**Objectif:** Énumérez les sujets sur lesquels, d'après la section consacrée à l'identité de Jésus, l'ensemble du récit révèle cette identité.

**Section du document:**
III. L’identité de Jésus

Dans la péricope 18,28–19,16a, Jésus ne prononce aucune parole face aux accusateurs. Il y a une rupture d’échange entre lui et le monde juif. Dans deux unités (C. 18,33-38a // CC. 19,9-11) Jésus dialogue avec Pilate dans le prétoire. L’ensemble du récit révèle l’identité de Jésus sur quatre sujets : (1) la royauté de Jésus aux yeux des autres, (2) la révélation de Jésus sur sa royauté et son pouvoir, (3) le Fils de Dieu et l’agneau pascal, (4) la lucidité et l’humanité de Jésus face à la mort.

     1. La royauté de Jésus aux yeux des autres

La royauté de Jésus est présentée (1) selon le point du vue de Pilate et des soldats et (2) selon ses accusateurs.

**Matériel source:**
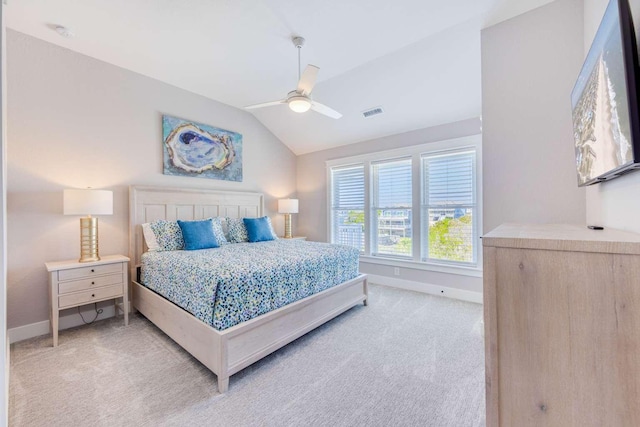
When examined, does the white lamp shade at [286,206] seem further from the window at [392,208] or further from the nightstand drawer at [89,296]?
the nightstand drawer at [89,296]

**Résultat ci-dessous:**
1. La royauté de Jésus aux yeux des autres
2. La révélation de Jésus sur sa royauté et son pouvoir
3. Le Fils de Dieu et l'agneau pascal
4. La lucidité et l'humanité de Jésus face à la mort